Document segment:
=== Section Start ===

# 📍 Problem Title: Group Sold Products by the Date

🔗 [LeetCode Problem 1484 – Group Sold Products by the Date](https://leetcode.com/problems/group-sold-products-by-the-date/description/?envType=study-plan-v2&envId=30-days-of-pandas)

---

## 📝 Problem Description
We are given a table `Activities` with the following schema:

| Column     | Type |
|------------|------|
| sell_date  | date |
| product    | str  |

- Each row represents a product sold on a particular date.
- We need to group products by `sell_date` and report two things:
  - **num_sold** → the number of distinct products sold on that date.
  - **products** → the list of distinct products sold on that date, ordered lexicographically and joined by commas.

Return the result table ordered by `sell_date`.

---

## 🧾 Example

**Input:**

| sell_date  | product   |
|------------|-----------|
| 2020-05-30 | Headphone |
| 2020-05-30 | Pencil    |
| 2020-06-01 | Pencil    |
| 2020-06-01 | Mask      |
| 2020-06-01 | Bible     |
| 2020-06-02 | Mask      |

**Output:**

| sell_date  | num_sold | products              |
|------------|----------|-----------------------|
| 2020-05-30 | 2        | Headphone,Pencil      |
| 2020-06-01 | 3        | Bible,Mask,Pencil     |
| 2020-06-02 | 1        | Mask                  |

---

## 🧠 Key Concepts
- **Grouping by date** → use `groupby("sell_date")` to collect products sold on the same day.
- **Distinct count** → use `.nunique()` to count how many unique products were sold.
- **Sorted product list** →
  - Convert group to a set to remove duplicates.
  - Sort products alphabetically.
  - Join into a comma-separated string.
- **Ordering** → sort the final DataFrame by `sell_date`.

---

## 🐼 Pandas Outline
1. Group the DataFrame by `sell_date`.
2. Aggregate with two custom operations:
   - `num_sold` = number of unique products.
   - `products` = sorted, comma-separated string of unique products.
3. Reset the index to flatten the grouped result.
4. Sort by `sell_date`.

---

✅ This approach ensures we report **both the count of distinct products** and the **sorted product list** for each day.

In [31]:
import pandas as pd

In [32]:
data = [['2020-05-30', 'Headphone'], ['2020-06-01', 'Pencil'], ['2020-06-02', 'Mask'], ['2020-05-30', 'Basketball'], ['2020-06-01', 'Bible'], ['2020-06-02', 'Mask'], ['2020-05-30', 'T-Shirt']]
activities = pd.DataFrame(data, columns=['sell_date', 'product']).astype({'sell_date':'datetime64[ns]', 'product':'object'})

In [33]:
activities

Unnamed: 0,sell_date,product
0,2020-05-30,Headphone
1,2020-06-01,Pencil
2,2020-06-02,Mask
3,2020-05-30,Basketball
4,2020-06-01,Bible
5,2020-06-02,Mask
6,2020-05-30,T-Shirt


In [34]:
def categorize_product(activities : pd.DataFrame) -> pd.DataFrame:
    groups = activities.groupby("sell_date") # groups the data by sell_date

    # .agg() with multiple aggregations.
    stats = groups.agg(
        num_sold =("product", "nunique"), # -> count distinct products per date.
        products =("product" , lambda x : ",".join(sorted(set(x))))
        # turns the group into set (to remove duplicates)
        # sorted() puts them in ascending lexicographic order.
        # ','.join() -> concatenates into a single string.
    ).reset_index()
    stats.sort_values("sell_date" , inplace = True)
    return stats


In [35]:
categorize_product(activities)

Unnamed: 0,sell_date,num_sold,products
0,2020-05-30,3,"Basketball,Headphone,T-Shirt"
1,2020-06-01,2,"Bible,Pencil"
2,2020-06-02,1,Mask

=== Section End ===

Data:

=== Section Start ===

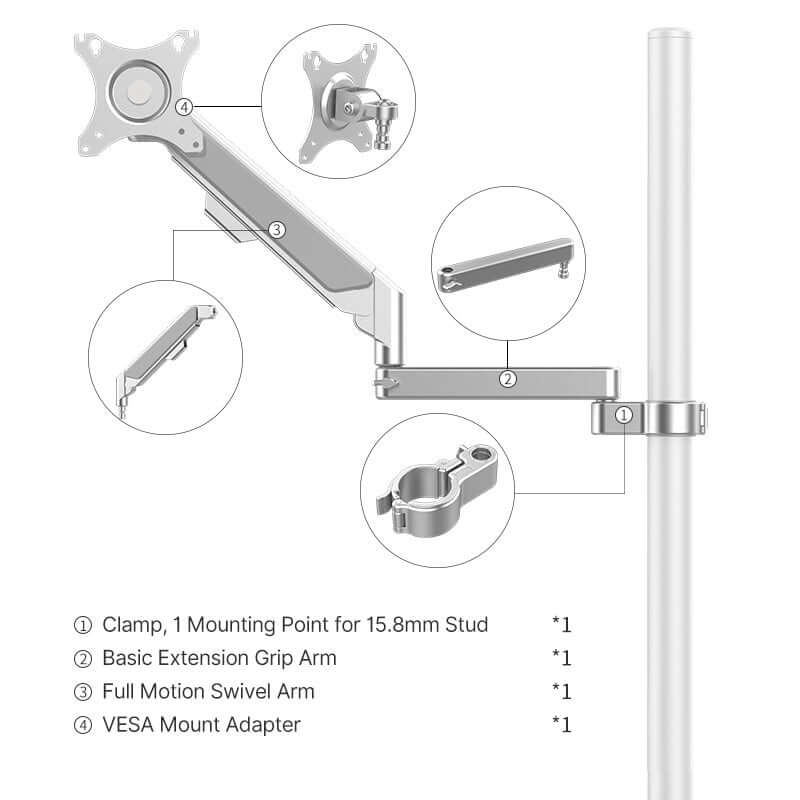 ④

③

②

①

① Clamp, 1 Mounting Point for 15.8mm Stud *1
② Basic Extension Grip Arm *1
③ Full Motion Swivel Arm *1
④ VESA Mount Adapter *1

=== Section End ===

Task:
Answer these from the write-up on grouping sold products by date:
(a) In the example output table, what is the num_sold value for 2020-06-01?
(b) Which method does the Key Concepts section name for counting unique products?
(c) In the result of calling categorize_product(activities), what products string appears for 2020-05-30?
The records come from a source separate from the text.

Finished task:
(a) 3
(b) `.nunique()`
(c) Basketball,Headphone,T-Shirt